Elle a également critiqué le rôle de l’actuel président allemand Frank-Walter Steinmeier, alors ministre des Affaires étrangères, estimant qu’il est difficile d’imaginer que des responsables aient ignoré les consignes sans validation politique, d’autant plus qu’il avait publiquement soutenu l’organisation en 2013.
Selon le rapport, des fonds en espèces ont été transportés d’Allemagne vers la Turquie. Dans une lettre datant de janvier 2015, l’organisation informait le ministère des Affaires étrangères des difficultés rencontrées pour effectuer des transferts bancaires en raison du refus des banques de traiter des opérations liées à la Syrie, et proposait de transporter l’argent en liquide. Malgré une objection initiale d’un responsable, le ministère a finalement accordé une autorisation douanière.
Une note officielle fait état du transport d’environ 240 000 euros en espèces au cours de cinq vols effectués entre 2014 et 2015.
L’État était informé
Les premiers avertissements remontent à 2009, lorsque l’Office de protection de la Constitution du Land de Bade-Wurtemberg avait signalé des liens entre l’organisation internationale « Islamic Relief » et « l’entourage des Frères musulmans ».
En 2017, le gouvernement allemand a reconnu l’existence de « liens étroits » entre l’organisation et la Communauté islamique d’Allemagne, considérée comme l’un des principaux soutiens des Frères musulmans.
En 2018, la division Syrie du ministère des Affaires étrangères a mis en garde contre le risque que les fonds atteignent des « structures caritatives affiliées aux Frères musulmans » en Syrie.
Il convient de rappeler que l’organisation internationale « Islamic Relief » est interdite en Israël depuis 2014 ainsi qu’aux Émirats arabes unis en raison de soupçons concernant ses liens présumés avec le Hamas et le financement de celui-ci.
Malgré cela, le ministère allemand des Affaires étrangères a continué à financer les projets de l’organisation jusqu’en 2019, avant de suspendre les subventions à la suite d’une interpellation parlementaire, tout en reconnaissant l’existence de « liens personnels importants » avec les Frères musulmans.
Par la suite, le gouvernement allemand a refusé de divulguer les détails des transferts financiers entre la branche allemande et l’organisation internationale, invoquant le contrôle exercé par la Cour fédérale des comptes.
Pour sa part, l’avocat d’« Islamic Relief Allemagne » a rejeté les accusations, affirmant que son client « n’a absolument aucun lien » avec les Frères musulmans ou le Hamas, et insistant sur l’indépendance de la branche allemande.
Ce démenti n’a toutefois pas convaincu Sigrid Herrmann, qui affirme que « des millions d’euros sont transférés chaque année de la branche allemande vers l’organisation mère à Birmingham ». Elle souligne que la relation entre les deux entités constitue une « coopération officielle » selon les statuts de l’organisation et indique que le président de la branche allemande occupe également une fonction dirigeante au sein de l’organisation internationale.
Des répercussions pour la France ?
Bien que l’affaire ait pris une ampleur considérable en Allemagne, l’organisation est également active dans plusieurs autres pays.

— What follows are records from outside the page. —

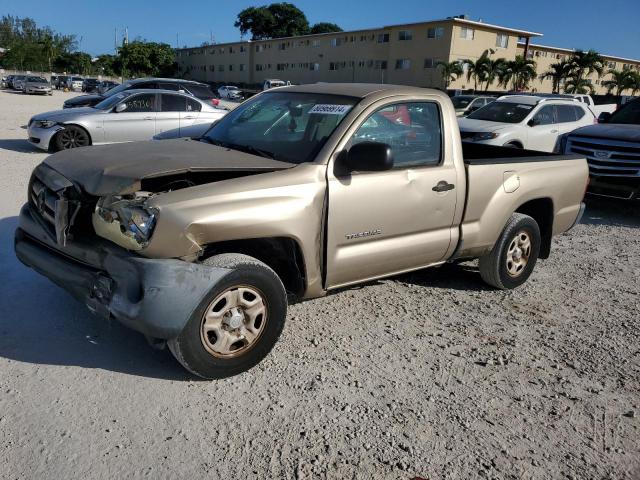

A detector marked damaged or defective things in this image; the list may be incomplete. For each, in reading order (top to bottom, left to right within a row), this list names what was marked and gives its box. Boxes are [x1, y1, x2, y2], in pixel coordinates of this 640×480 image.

crumpled hood [568, 123, 640, 142]
crumpled hood [43, 137, 296, 195]
broken headlight [92, 192, 158, 251]
cracked bumper cover [13, 202, 230, 338]
damaged front bumper [15, 204, 231, 340]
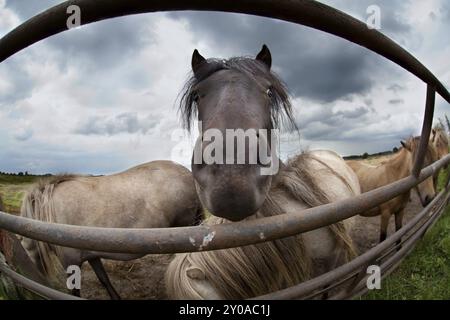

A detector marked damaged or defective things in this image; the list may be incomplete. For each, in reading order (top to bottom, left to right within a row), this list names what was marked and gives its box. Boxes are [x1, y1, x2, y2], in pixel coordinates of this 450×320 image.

rusty metal bar [0, 0, 450, 102]
rusty metal bar [412, 86, 436, 176]
rusty metal bar [0, 260, 84, 300]
rusty metal bar [0, 155, 446, 255]
rusty metal bar [251, 188, 448, 300]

La chercheuse française Florence Bergeaud-Blackler estime qu’il s’agit d’un « phénomène durable » ayant bénéficié de financements publics dans différents États, bien que dans des proportions moindres.

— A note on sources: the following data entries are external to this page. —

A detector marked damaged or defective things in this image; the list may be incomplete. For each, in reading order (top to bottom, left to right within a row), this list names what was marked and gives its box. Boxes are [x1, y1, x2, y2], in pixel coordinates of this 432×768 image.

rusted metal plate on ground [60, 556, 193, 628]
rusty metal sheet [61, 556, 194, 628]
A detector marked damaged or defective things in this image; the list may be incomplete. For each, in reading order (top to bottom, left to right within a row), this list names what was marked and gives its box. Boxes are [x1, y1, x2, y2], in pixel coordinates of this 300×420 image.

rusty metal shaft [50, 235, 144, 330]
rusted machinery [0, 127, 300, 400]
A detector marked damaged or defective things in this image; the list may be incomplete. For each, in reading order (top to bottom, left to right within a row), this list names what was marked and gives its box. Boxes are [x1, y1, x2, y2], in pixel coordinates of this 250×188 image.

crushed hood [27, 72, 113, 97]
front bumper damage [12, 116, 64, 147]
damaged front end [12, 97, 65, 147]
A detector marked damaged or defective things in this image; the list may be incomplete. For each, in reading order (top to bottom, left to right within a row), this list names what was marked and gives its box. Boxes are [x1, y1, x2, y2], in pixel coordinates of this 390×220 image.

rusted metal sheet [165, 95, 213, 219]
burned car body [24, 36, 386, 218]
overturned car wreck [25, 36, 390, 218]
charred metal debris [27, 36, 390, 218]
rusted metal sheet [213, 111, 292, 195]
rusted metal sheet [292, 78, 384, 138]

Elle affirme que ses membres poursuivent leurs activités en créant de nouvelles associations sous les bannières de la lutte contre le racisme ou du soutien à l’action humanitaire.
En France, la chercheuse souligne que l’organisation est présente sans pour autant bénéficier de financements publics, estimant que le principe de laïcité constitue « un rempart essentiel » empêchant le financement de telles structures par l’argent public.